Ce vétéran de l'entreprise, sorti de sa retraite en octobre dernier pour prendre les rênes du groupe, a élaboré une stratégie en cinq axes pour relancer la marque :
- Revitaliser la culture d'entreprise
- Façonner l'image de marque par des campagnes sportives authentiques
- Diversifier le portefeuille de produits au-delà des franchises classiques
- Rééquilibrer le réseau de distribution entre ventes directes et partenaires grossistes
- Renforcer la présence locale dans les marchés stratégiques
Pour concrétiser cette vision, Nike se réorganise autour de départements centrés sur les sports spécifiques (running, basketball, football), et réalloue ses budgets marketing des publicités digitales vers des campagnes sportives plus emblématiques. Le groupe a d'ailleurs augmenté ses dépenses marketing de 8% ce trimestre.
"Nos consommateurs et partenaires ont ressenti un rythme différent pour Nike ce trimestre", a affirmé Hill, mettant en avant les efforts déployés lors du Super Bowl (première publicité en 27 ans) et du week-end All-Star de la NBA.
Les défis d'un virage stratégique dans un contexte hostile
Le redressement s'annonce ardu, dans un environnement commercial particulièrement défavorable :
📦 Le problème des inventaires
Nike doit d'abord assainir ses stocks : "Nous devons nettoyer le marché", a résumé Matt Friend, directeur financier.
Si les inventaires ont baissé de 2% ce trimestre, ils restent "élevés dans toutes les catégories". La stratégie consiste à réduire drastiquement la dépendance aux franchises classiques (Air Force 1, Dunk et Air Jordan 1) dont la demande s'essouffle. Le poids de ces modèles dans le mix produit devrait diminuer de 10 points de pourcentage d'ici la fin du trimestre en cours, avec une baisse des unités "à deux chiffres" prévue pour l'exercice 2026.

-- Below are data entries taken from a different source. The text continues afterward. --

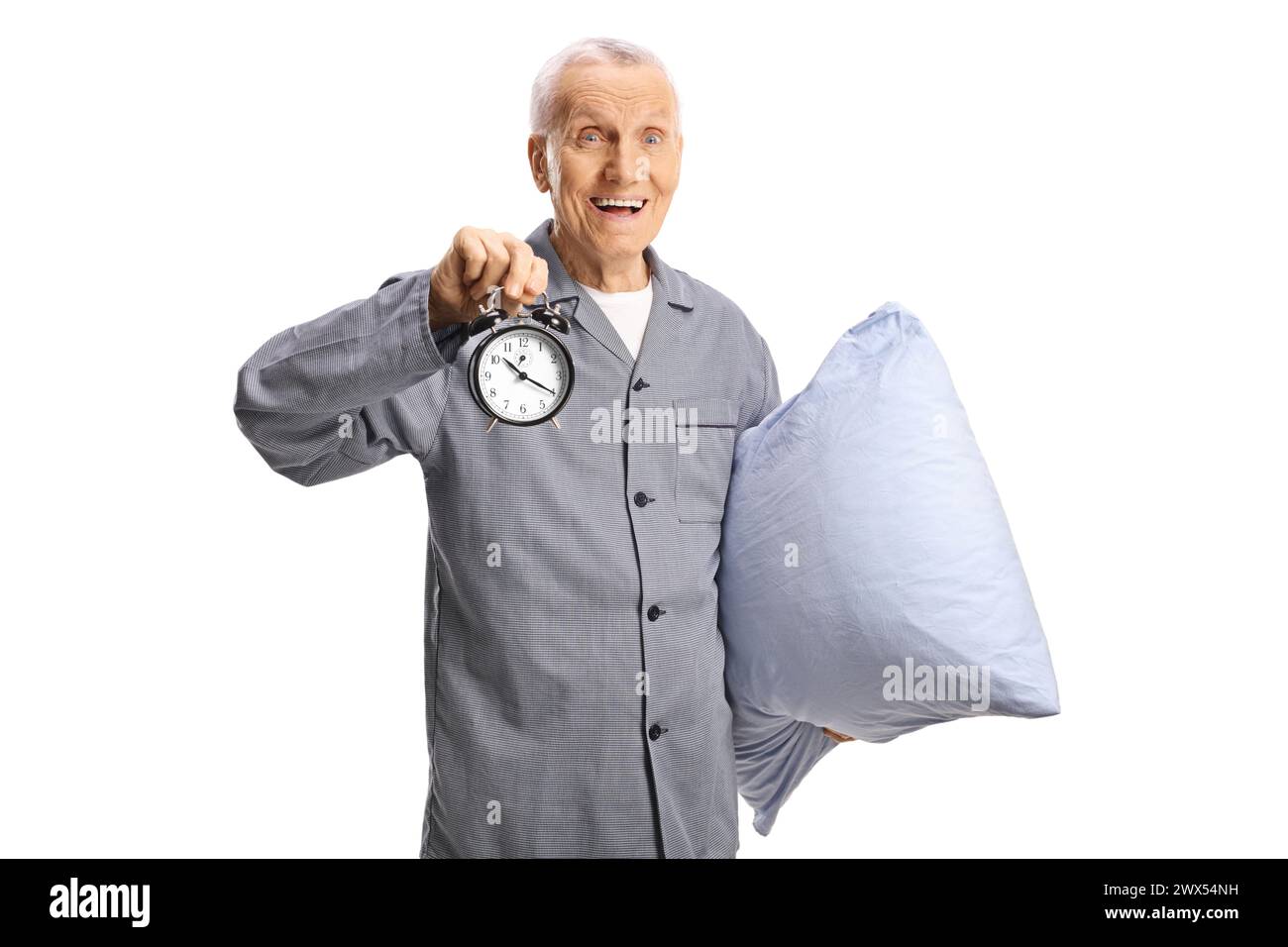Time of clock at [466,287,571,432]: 10:20
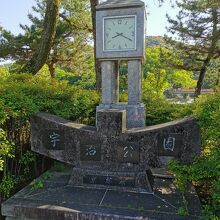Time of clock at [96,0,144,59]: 8:19
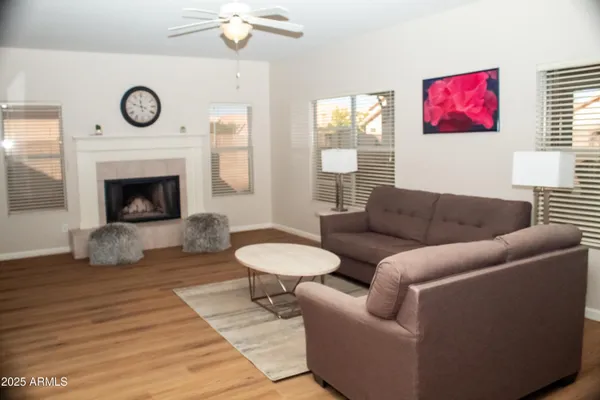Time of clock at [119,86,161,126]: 11:48
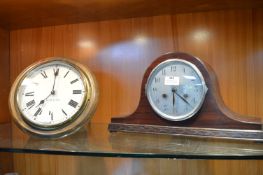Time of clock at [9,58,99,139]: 7:00
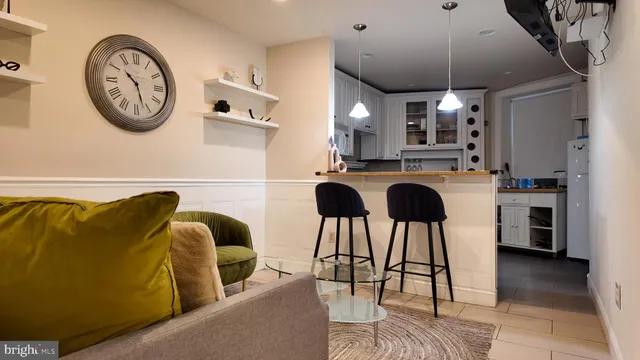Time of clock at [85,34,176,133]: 10:26
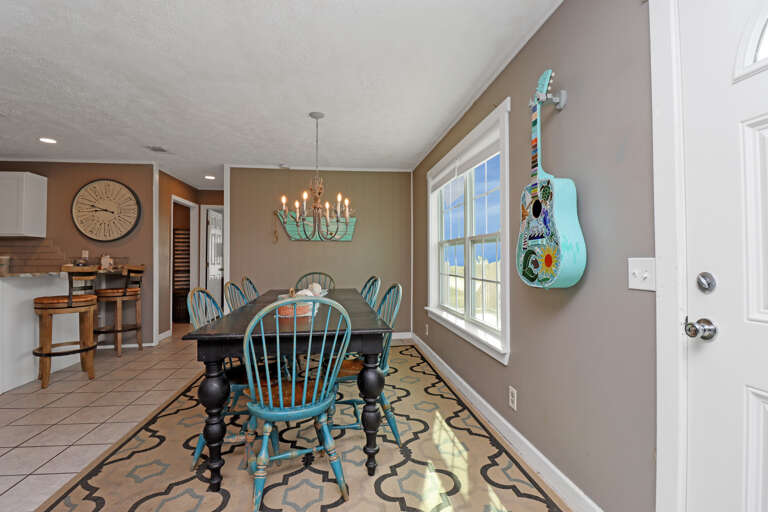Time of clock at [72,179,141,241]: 8:48
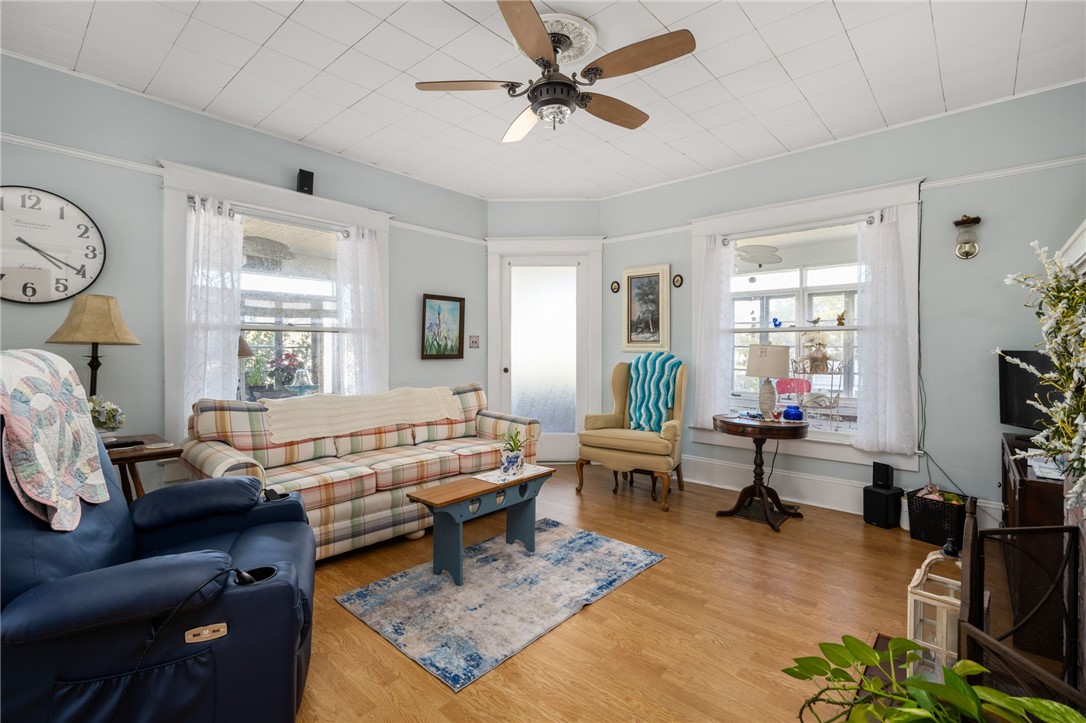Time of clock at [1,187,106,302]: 4:20
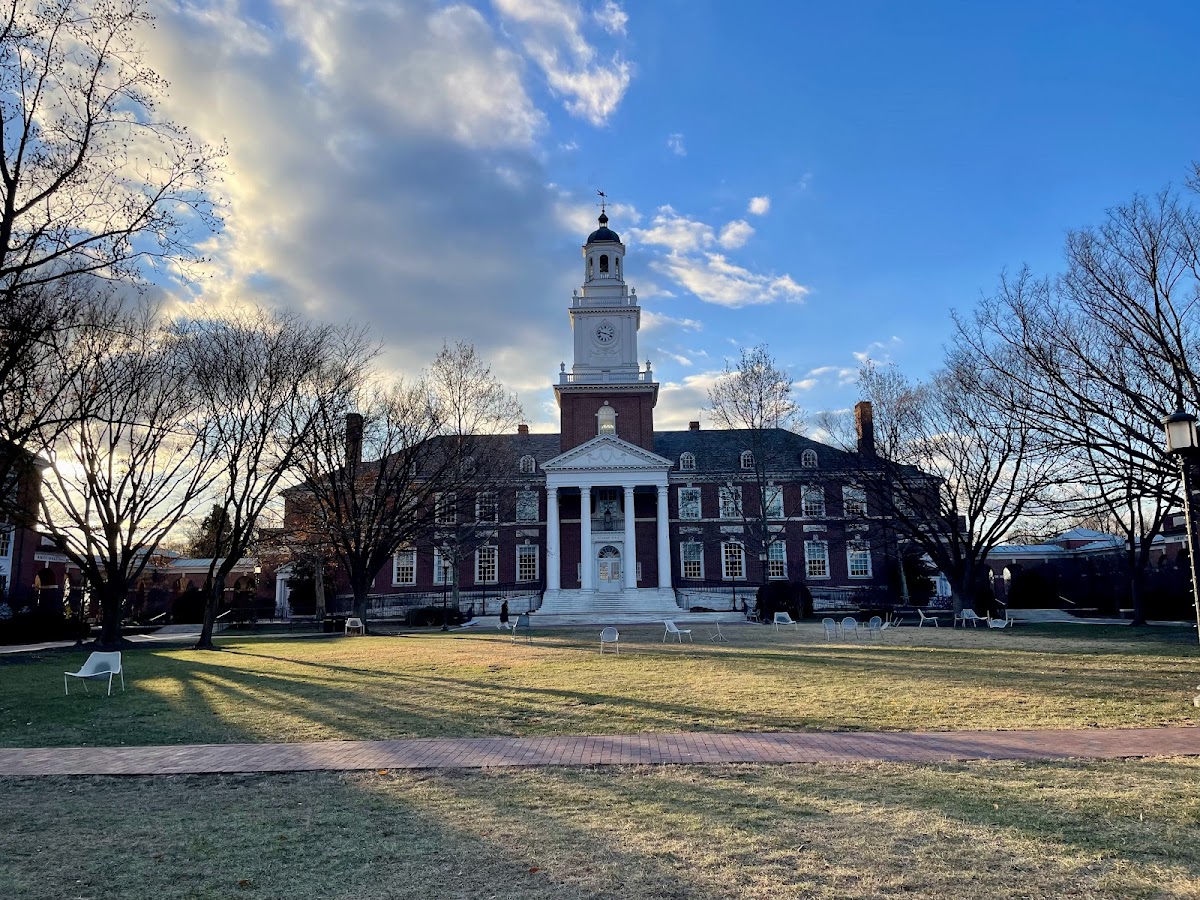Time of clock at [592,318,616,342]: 3:47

🌐 La guerre commerciale et les tarifs douaniers
L'escalade des tensions commerciales initiée par l'administration Trump frappe Nike de plein fouet. Le groupe, qui produit 18% de ses chaussures en Chine et dispose de 117 sites de fabrication dans le pays (plus 8 au Mexique), est directement touché par les nouveaux tarifs douaniers imposés sur les importations chinoises et mexicaines.

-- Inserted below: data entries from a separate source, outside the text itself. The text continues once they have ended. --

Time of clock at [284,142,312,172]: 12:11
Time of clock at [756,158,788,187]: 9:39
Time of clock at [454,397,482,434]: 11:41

📱Le repositionnement du canal digital
La stratégie de Nike Direct connaît un virage à 180 degrés : fini les journées promotionnelles (de 30 jours en janvier-février 2024 à zéro sur la même période en 2025 en Amérique du Nord). Cette politique de vente à prix plein entraîne une chute prévisible du trafic digital (-15% ce trimestre), que la direction anticipe à "deux chiffres" pour l'exercice fiscal 2026.
🤝 La réconciliation avec les partenaires grossistes
Après avoir privilégié la vente directe, Nike renoue avec ses partenaires de distribution. "Nous avions perdu le rythme de travail étroit avec nos partenaires grossistes", a reconnu Elliott Hill, qui a mis en place des équipes multifonctionnelles et des réunions de planification avec les principaux distributeurs.

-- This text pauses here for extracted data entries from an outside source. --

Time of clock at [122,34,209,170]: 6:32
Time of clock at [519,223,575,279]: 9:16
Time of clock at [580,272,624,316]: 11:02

🔮 Les perspectives : une convalescence qui s'annonce longue
"La voie est tracée mais le chemin sera long et volatil", résume l'analyste Alex Straton de Morgan Stanley. Un sentiment partagé par Kevin McCarthy, gestionnaire de portefeuille chez Neuberger Berman : "C'est un paquebot, et il faudra du temps pour le faire pivoter."
Si les signaux restent alarmants pour le trimestre en cours (recul prévu des revenus "dans le milieu de la fourchette des -10%"), certains analystes entrevoient des lueurs d'espoir. "Un redressement commence à se dessiner", estime Poonam Goyal de Bloomberg Intelligence, tandis que Randal Konik de Jefferies parle d'un "bon début pour un voyage de deux ans."